Opéré le 10 mars par le professeur Boussaton à la nouvelle clinique du sport, Frédéric Michalak se remet lentement mais surement de sa rupture du ligament croisé antérieur du genou gauche. Contractée à Paris lors du "classico" le 6 mars dernier, cette grave blessure devrait le tenir éloigné des terrains jusqu’au mois d’octobre. Un coup dur que l’international français prend avec beaucoup de philosophie, lui qui a attaqué la rééducation il y a maintenant deux semaines. A défaut de pouvoir courir, il n’en oublie pas sa préparation physique, travaillant d’arrache-pied le haut du corps et le gainage tous les après-midi. Un emploi du temps chargé qui ne l’a pas empêché de nous accorder quelques minutes au moment de sa pause repas. Nous le remercions de son extrême gentillesse. Il intègre de plus la Dream Team des parrains de rugby31.fr . Entretien. (par XIII)



"C'est plus facile pour moi ici au Médipole Garonne..."
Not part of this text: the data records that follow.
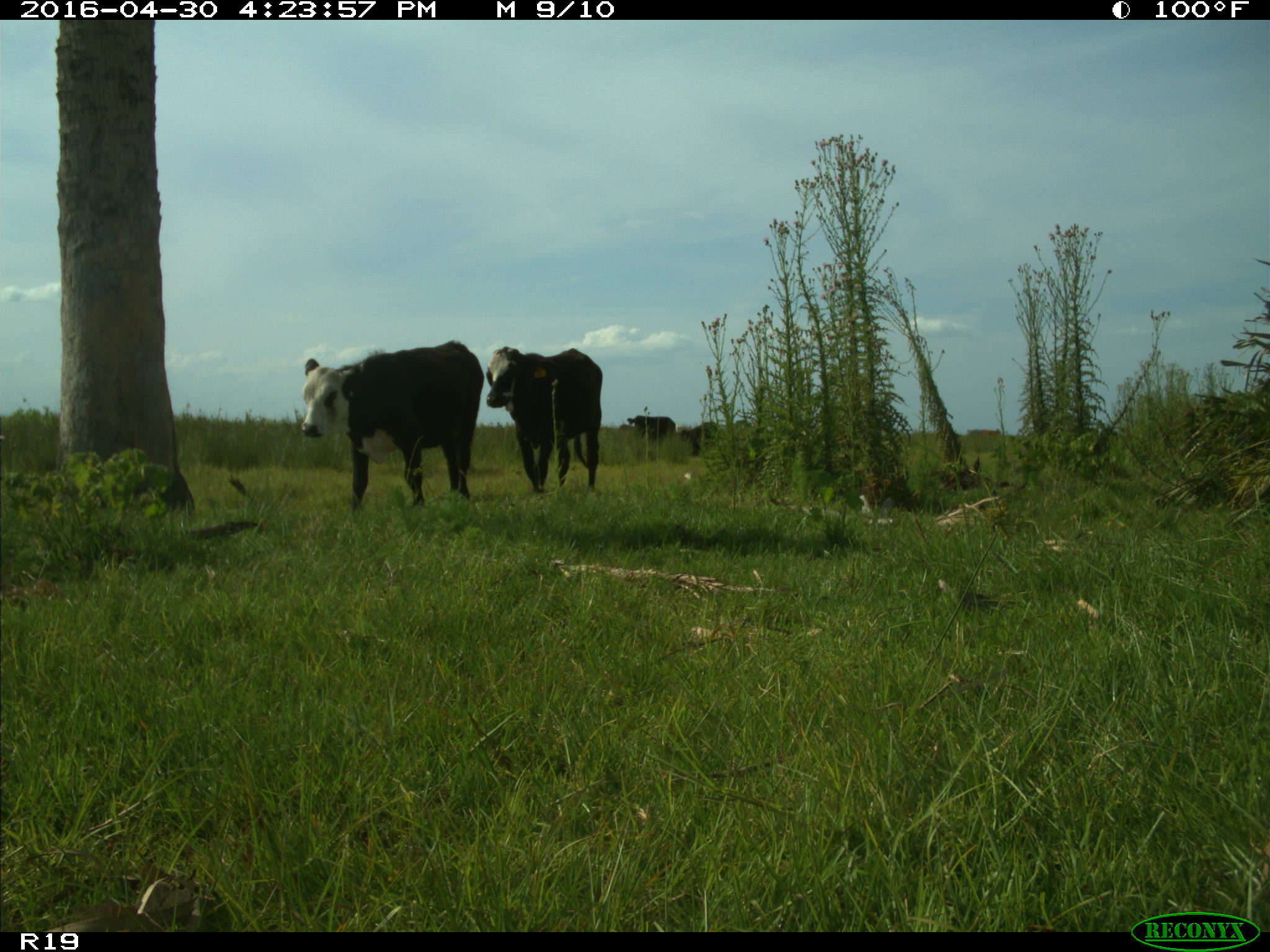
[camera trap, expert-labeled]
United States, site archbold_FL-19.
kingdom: Animalia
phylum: Chordata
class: Mammalia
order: Artiodactyla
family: Bovidae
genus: Bos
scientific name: Bos taurus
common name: domestic cow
Bos taurus (domestic cow).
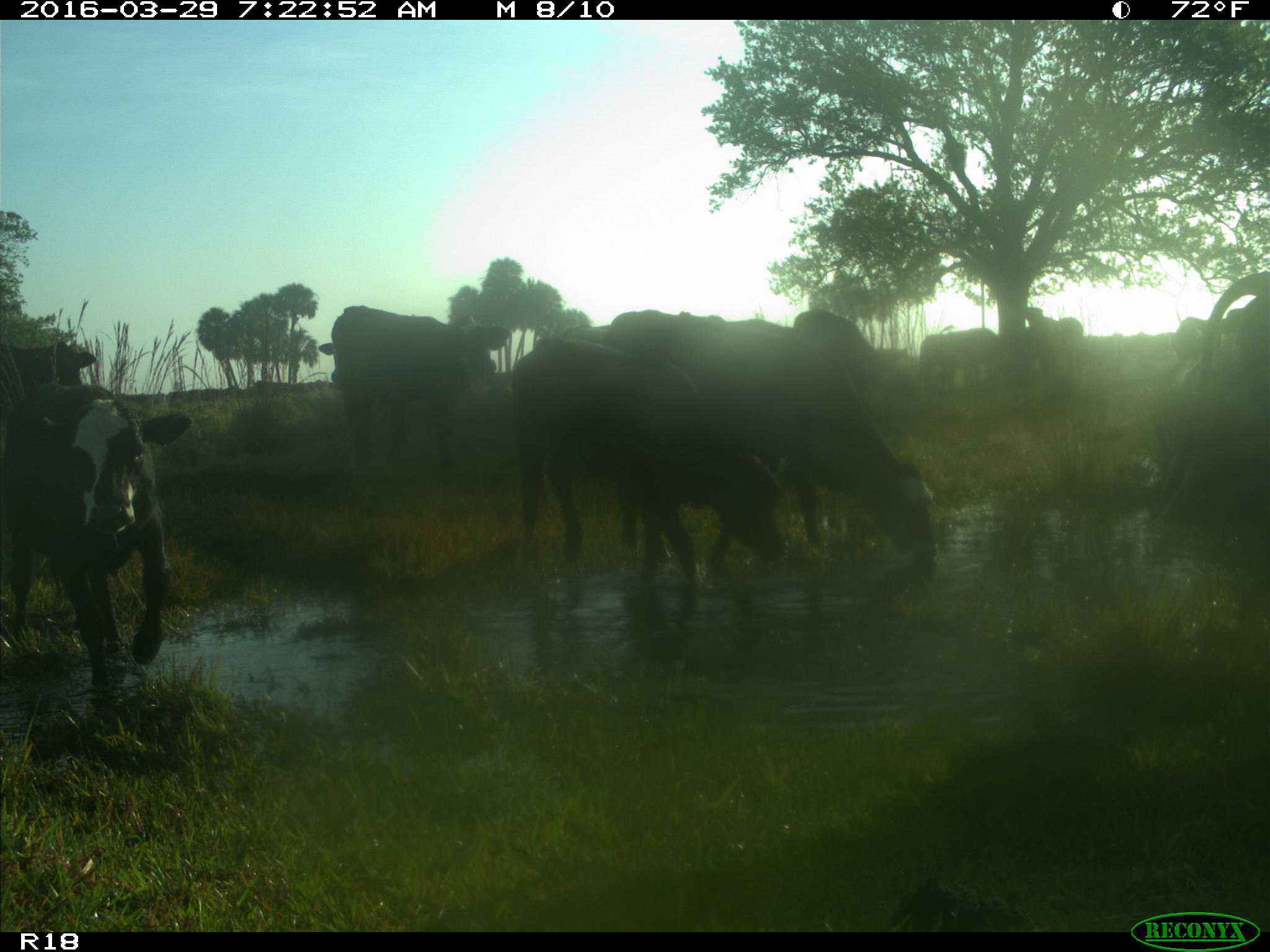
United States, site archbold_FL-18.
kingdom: Animalia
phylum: Chordata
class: Mammalia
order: Artiodactyla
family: Bovidae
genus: Bos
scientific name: Bos taurus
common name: domestic cow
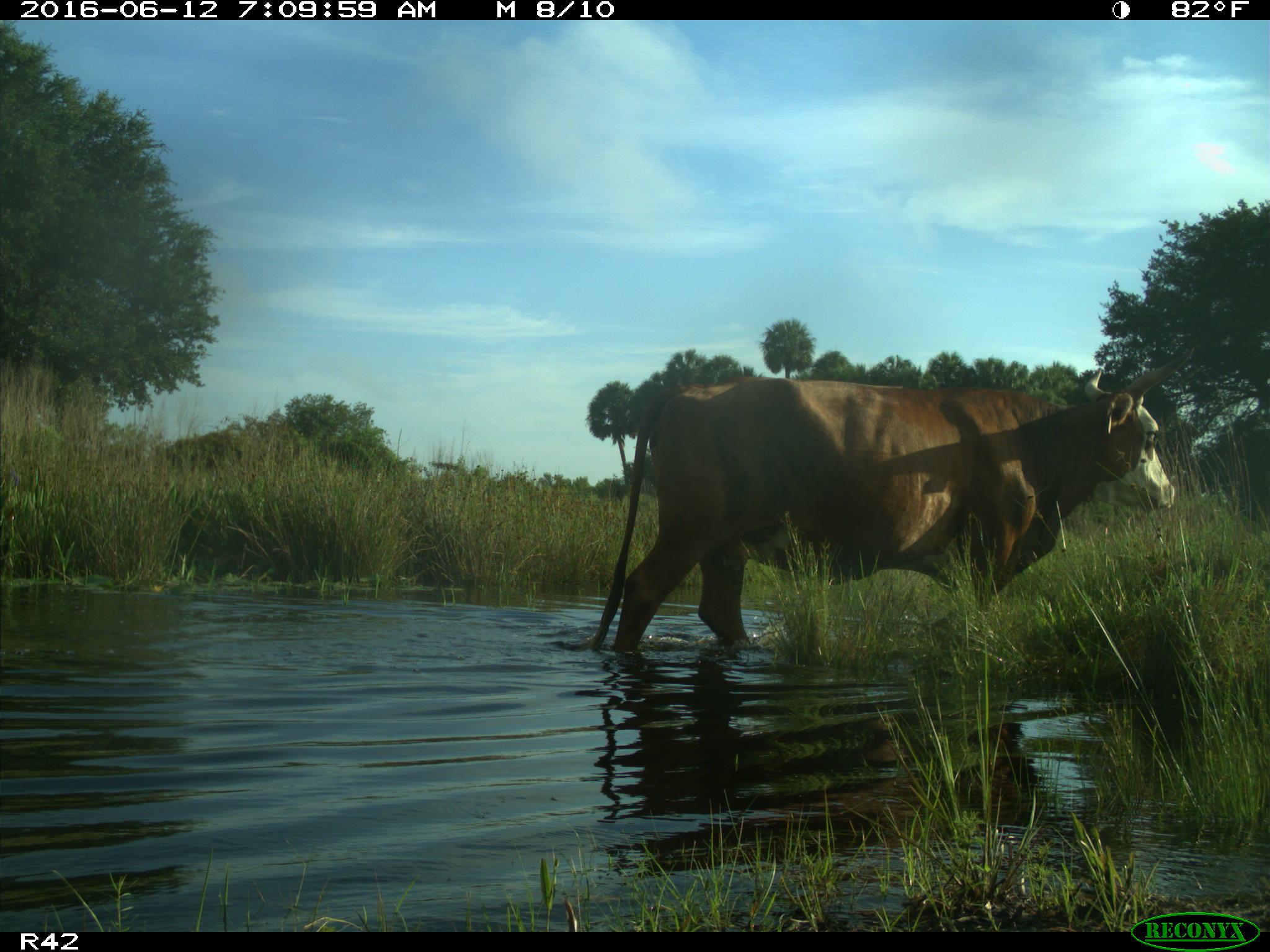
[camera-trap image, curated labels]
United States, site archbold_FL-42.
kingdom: Animalia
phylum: Chordata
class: Mammalia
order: Artiodactyla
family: Bovidae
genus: Bos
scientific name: Bos taurus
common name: domestic cow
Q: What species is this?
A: Bos taurus (domestic cow).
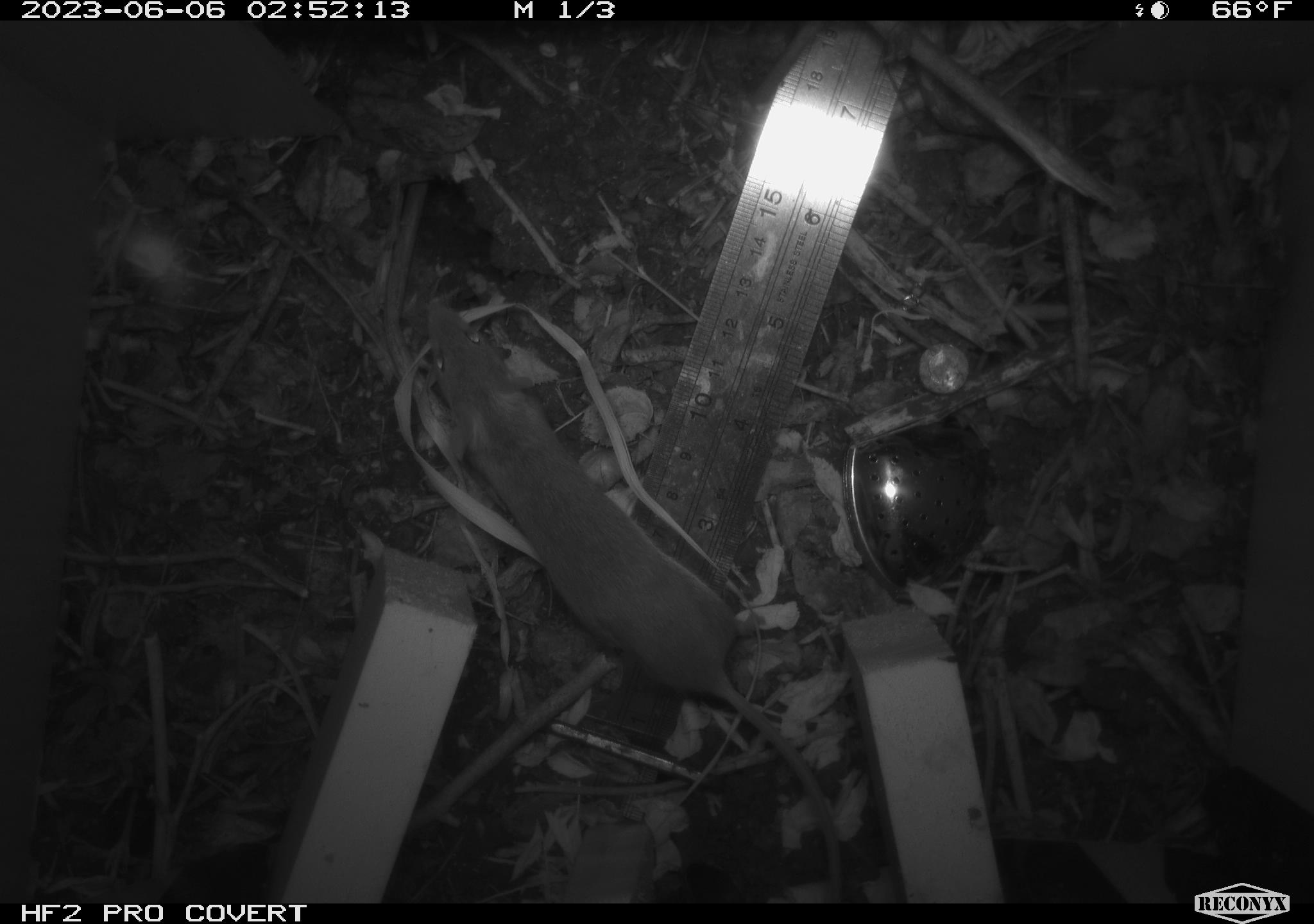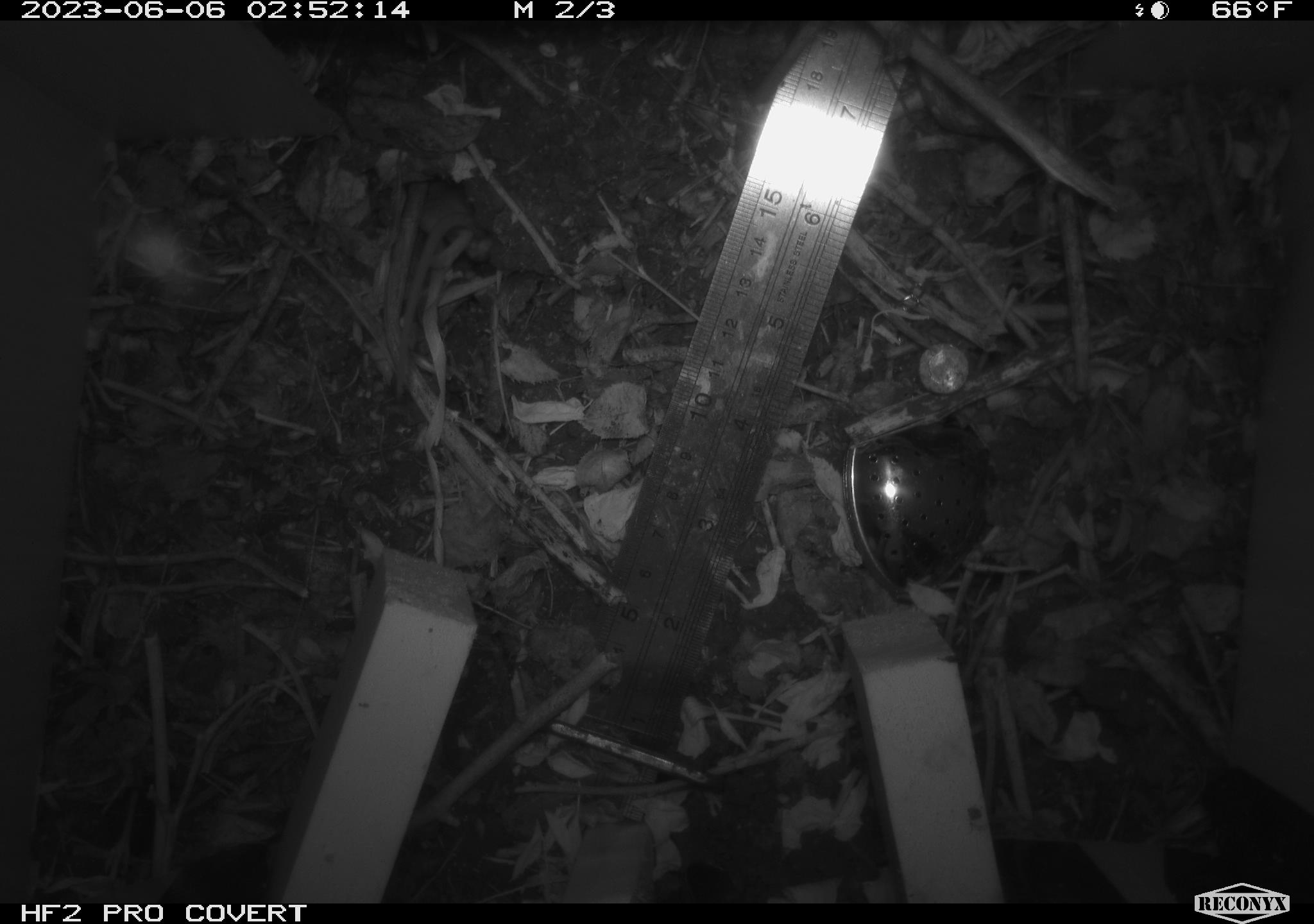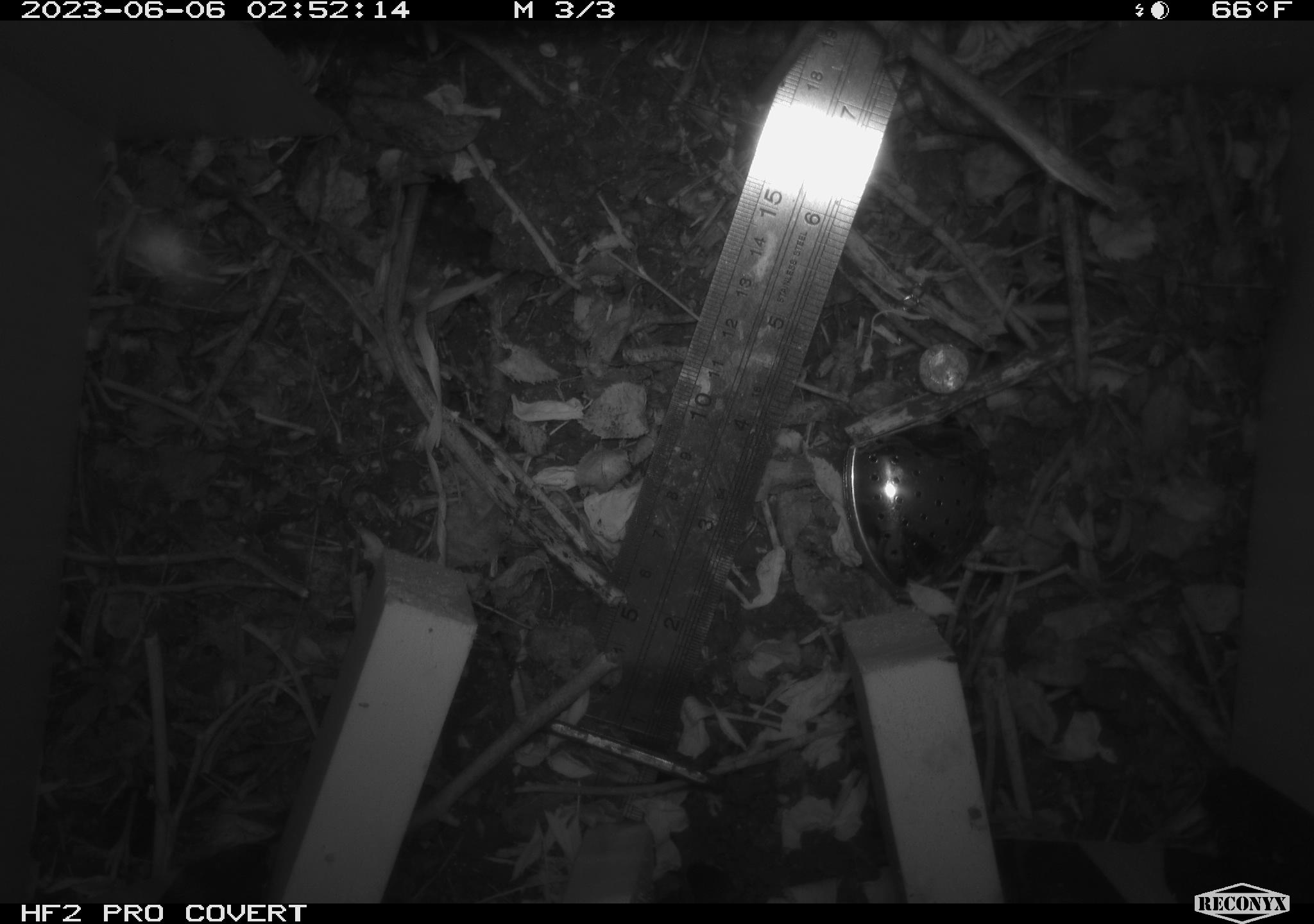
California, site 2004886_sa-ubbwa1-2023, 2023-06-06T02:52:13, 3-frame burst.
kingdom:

Frédéric en compagnie d'Igor, son kiné tortionnaire !
Frédéric en compagnie d'Igor, son kiné tortionnaire !
Fred, comment se passe ta convalescence ?
Cela revient petit à petit. Je plie le genou à 120 degrés environ. Il y a des hauts et des bas mais tous les jours sont positifs. Une fois la blessure passée, on passe à autre chose. On est déçu sur le coup comme tout le monde. Après, à partir du moment où on est au centre, tout le monde est dans la même galère. On essaye de remarcher puis on essaiera ensuite de recourir et de tout faire pour que cela revienne.

Comment vis-tu ta blessure ?
Bien, comme tous les gens qui sont ici. Il y a de l’euphorie quand on arrive à gagner cinq degrés de plus, quand on arrive à faire du vélo. Des petits objectifs à chaque fois dans le but de faire mieux et qui permettent d’évacuer le reste.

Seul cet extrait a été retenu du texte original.